More than a decade ago, Jacob Frey was a young law student running through Minneapolis during the Twin Cities Marathon. It was his first experience in the city.
Now, Frey, 36, is running the city of Minneapolis in a new way: as its newest mayor – and also one of its youngest.
A Virginia native and an avid runner, Frey was elected in November 2017 and was sworn into office in January 2018. The Democratic-Farmer-Labor candidate defeated incumbent mayor Betsy Hodges and more than a dozen other candidates on election night.
Before becoming mayor, Frey was a Minneapolis City Council member for the Third Ward. Prior to that, he worked as a civil rights attorney and became a social justice advocate in the Twin Cities.
Minneapolis Mayor Jacob Frey, 36, is the city’s second-youngest mayor. The former city council member’s first experience with Minneapolis came during a Twin Cities marathon more than a decade ago. (Photo courtesy of Office of Jacob Frey)
One of the first things Frey plans to tackle as mayor is affordable housing in Minneapolis, he says. His priorities also include fighting segregation, improving the local economy and repairing the relationship between police and the Minneapolis community.
In January, I sat down with Frey to interview him about his goals, his experience with Minneapolis and about how young people can play a role in his vision for the city.
Q: Growing up as a teenager in Virginia, did you ever imagine becoming a mayor?
A: As a teenager, my passion was distance running.
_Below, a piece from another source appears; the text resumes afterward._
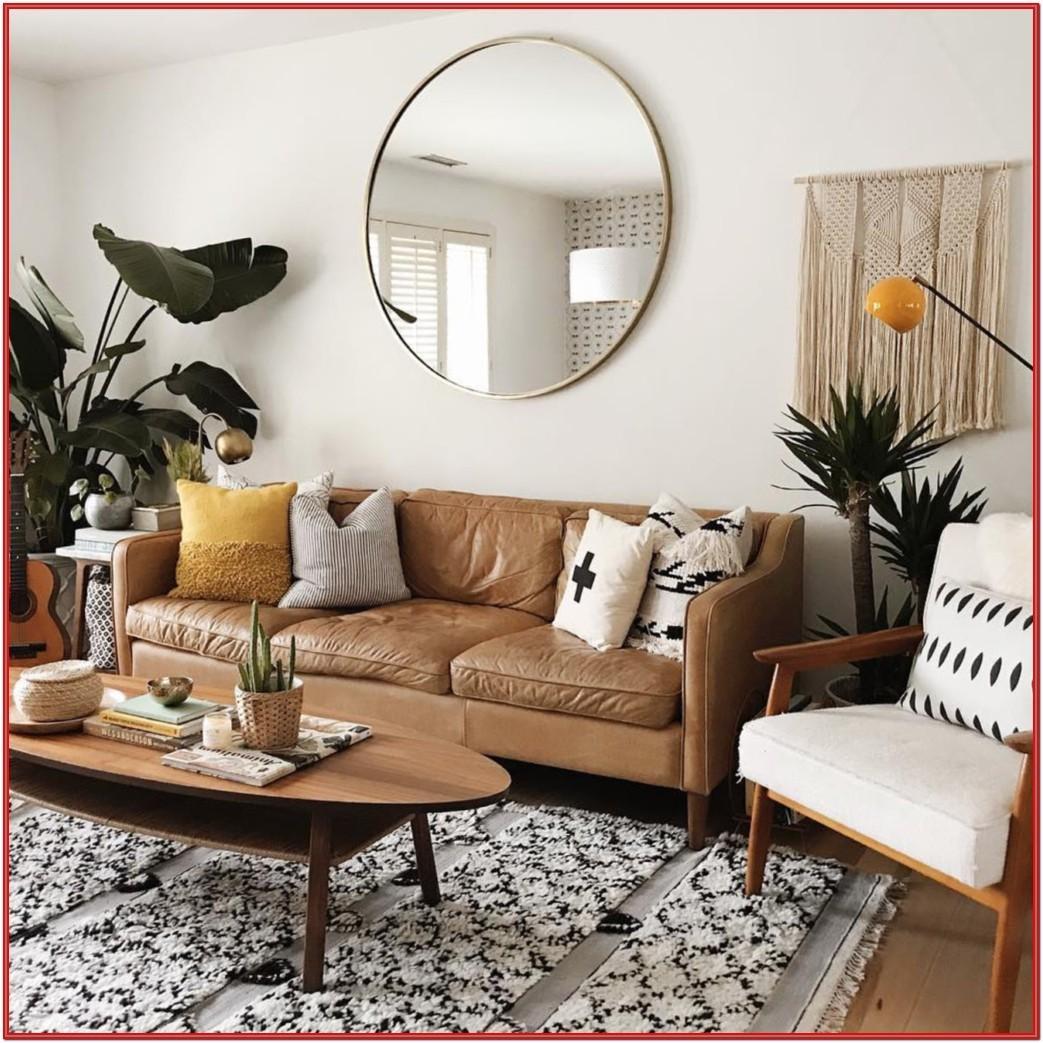 Living Room Design Wall Ideas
I was a track and field athlete in high school and got a scholarship to attend the College of William and Mary, so no, it wasn’t like a political aspiration.
My running career brought me a mentality and a connection between hard work and success. The brilliant thing that I loved so much about running is there is this direct correlation between hard work and success. If you work hard, you get better and better and better. If you work harder than the person standing next to you on the starting line, you are probably going to beat them. But that isn’t the case in larger society. It varies on how you grow up, who your parents are, what side of the tracks you grew up on, which in many instances determines your outcome in life.
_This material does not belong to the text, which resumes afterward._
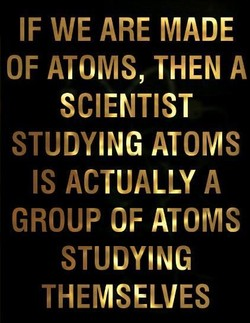 IF WE ARE MADE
Seeing that direct correlation that I saw in running is something that drives me. So did I know I was going to be mayor? No, I didn’t even know I would end up in Minneapolis, but there has always been a drive to work in the community.
Q: I heard your first experience with Minnesota was during a marathon. Can you tell me more about that?
A: I came to the Twin Cities and actually stayed in a hotel in St. Paul to run the Twin Cities Marathon. I remember thinking, “This is a pretty spectacular city.” They call it the most beautiful urban marathon in the country, and it really is. It is very much a city within the park.
So when I was looking around for jobs following graduation from law school, along with looking at some of your typical East Coast firms, I looked in Minneapolis and I got a job. I moved on out here.
Q: What is your vision for the city of Minneapolis, and how can young people play a role in that vision?
A. Not only can they play a role, they’re going to be absolutely critical to it. I hear a lot of people talk about all our young people don’t vote, young people don’t get involved, young people, blah, blah, blah, blah, blah. And I went, wow, you know, it used to be the case that it was difficult to get a 100 young people to [be politically active], but we have seen that 20 of them can change the whole freaking world. We’ve seen it time and time and time again throughout history. There are plenty of people who said that [St. Paul] Mayor [Melvin] Carter and myself were too young to be mayor. I don’t think they have that mentality anymore.
Q: How can local politics become even more accessible to young people?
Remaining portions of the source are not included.